To do ▸
Carry on the review of Florence Welch's poetry book Useless Magic from the point where it stops.

Provided text ▸
+++

If You Like Romance, Rainstorms and Shipwrecks, and Notes on Hotel Stationery
Useless Magic by Florence Welch
VIOLETS’ PICKS 005
Where I Found It
I’d been doing my research and so far hadn’t been incredibly impressed by celebrity poetry collections. The best out of the bunch so far was Lana Del Rey’s Violets Bending Backwards Over the Grass but it left me wanting more, as if the collection wasn’t fully thought through, just literally a collection in the loosest sense of the term. But maybe that’s the point: she’s a celebrity, someone who managed to turn an affinity for lyrical language into a very successful career. She doesn’t need to prove anything. This is just a side project. I’d pretty much written off celebrity poetry but was at the library when I came across Useless Magic, a poetry book by Florence and the Machine frontwoman Florence Welch.
First Impressions
Like a spell book, its cover a textured burgundy red with an illustrated rendition of what looks like an exploding heart, its contents bursting into flame. Is it wearing a floral pageant sash? The handwritten type is in a muted gold. Fitting for a book with a title like “Useless Magic”. The title itself: evocative. Magic, so wonderful, but in the end, useless. Nothing will keep us alive nor shield us from the necessity of love and living.

+++

Data excerpt ▸
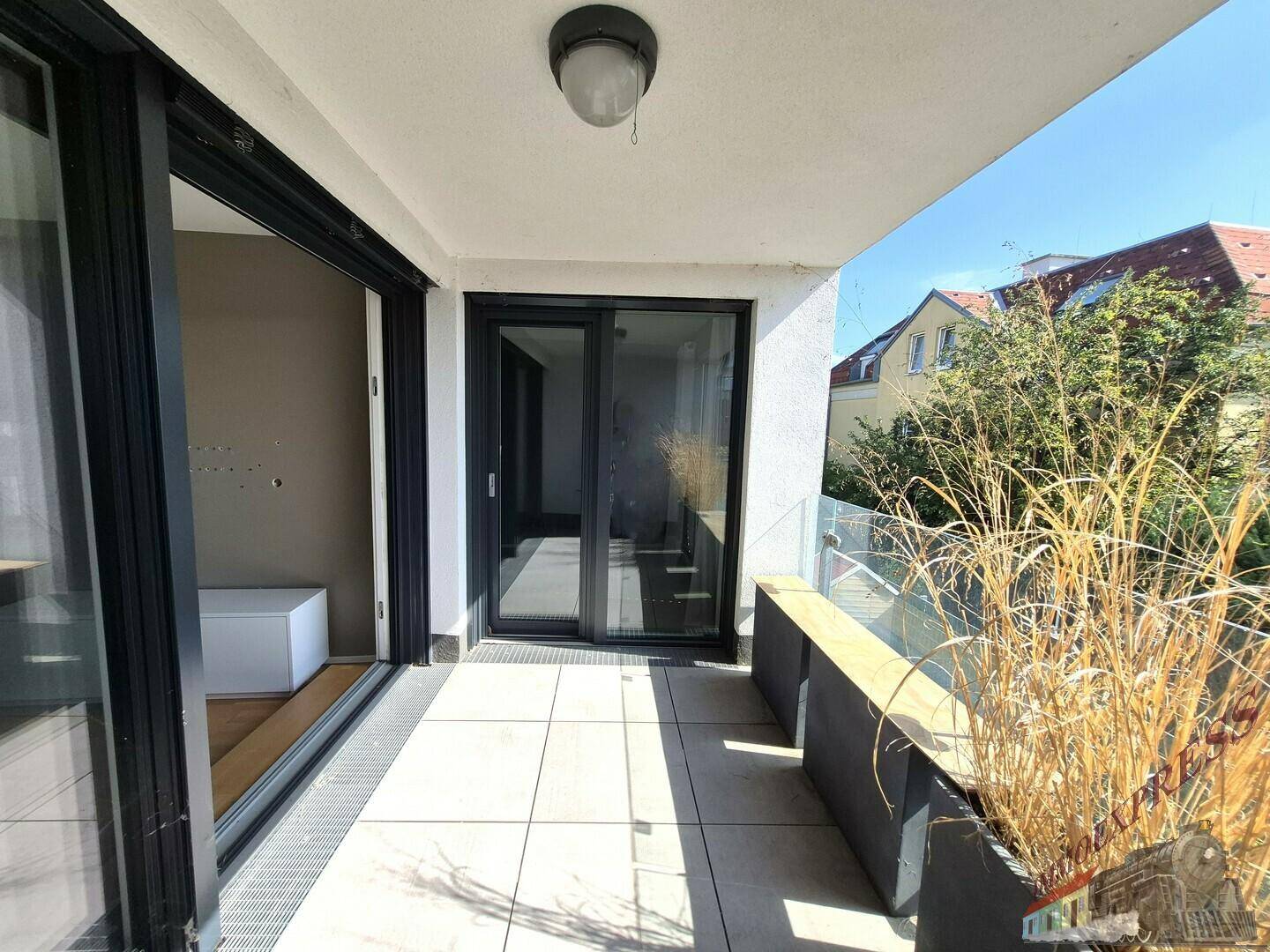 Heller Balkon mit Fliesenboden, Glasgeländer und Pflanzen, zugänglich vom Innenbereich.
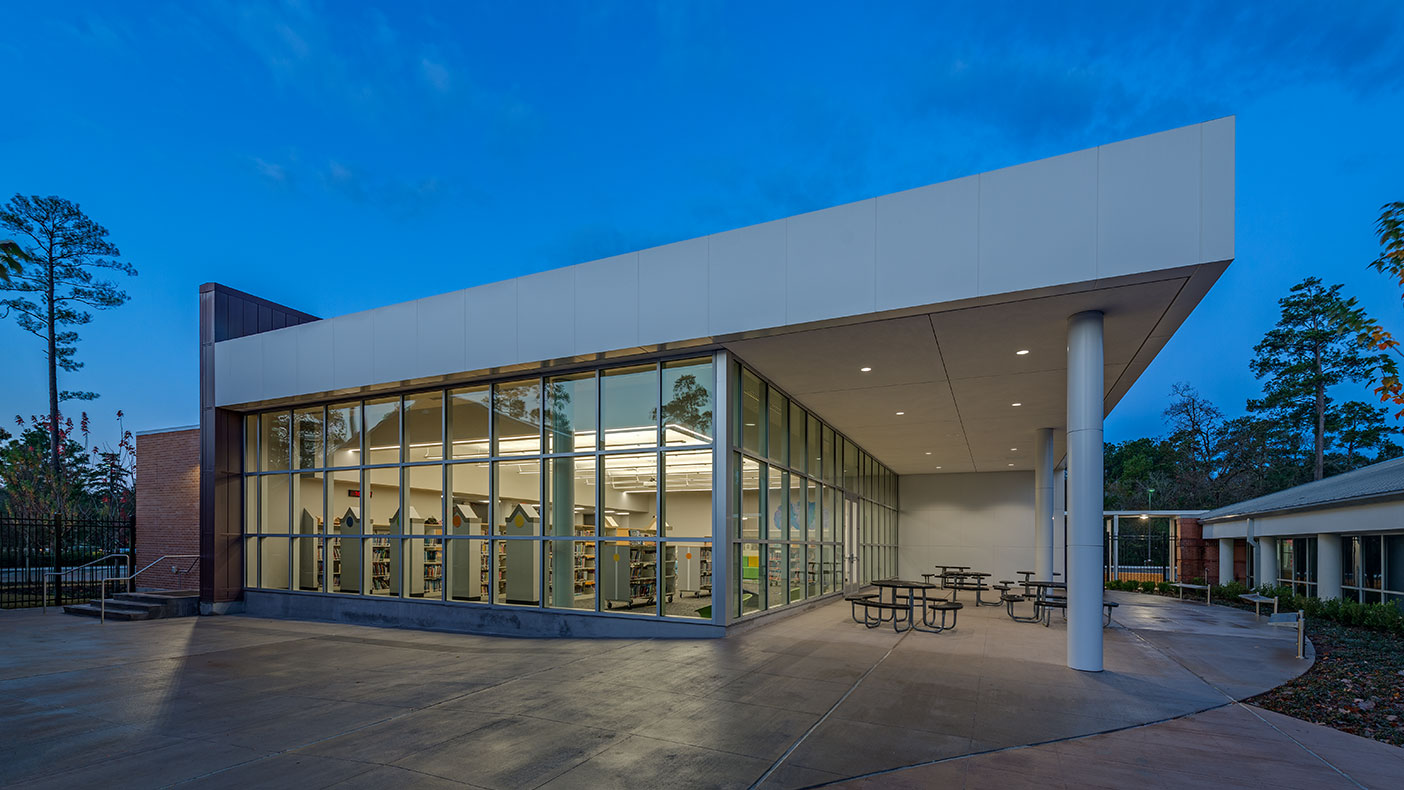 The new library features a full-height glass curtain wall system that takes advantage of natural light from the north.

+++

Written answer ▸
They Said It
It’s a book with scrapbook-like charm that offers a tantalizing glimpse into the mind and creative process of a woman whose self-expression is fiercely compelling.
—From Porter
Lines to remember
No light, no light in your bright blue eyes I never knew daylight could be so violent A revelation in the light of day You can't choose what stays and what fades away —From “No light no light”
We were light and paper-thin And when we first came here We were cold and we were clear With no colours in our skin Till we let the spectrum in —From “Spectrum”
Did I build a ship to wreck —From “Ship to Wreck”
Crafted from Renaissance stone Mostly these days I write poetry on my phone. I wish I had more of your staunch American character, Strong, bold, and unflinching, like the desert, or a New York skyscraper. But I am more like the English weather Unpredictable and ever changing, Prone to downpours. Battered by sudden winds - thin-skinned, eye-bagged and always cold, Proud and leaking. Did you think you would give birth to such an English creature, With your warm American blood. I just found a picture of me Drunk in a corridor with Liza Minnelli, Waiting for Lady Gaga to go on stage. I make songs to tie people to me, With a ribbon of fantasy around their necks Such a beautiful bow That I hold in my fist. And will not let go. —From “American Mother”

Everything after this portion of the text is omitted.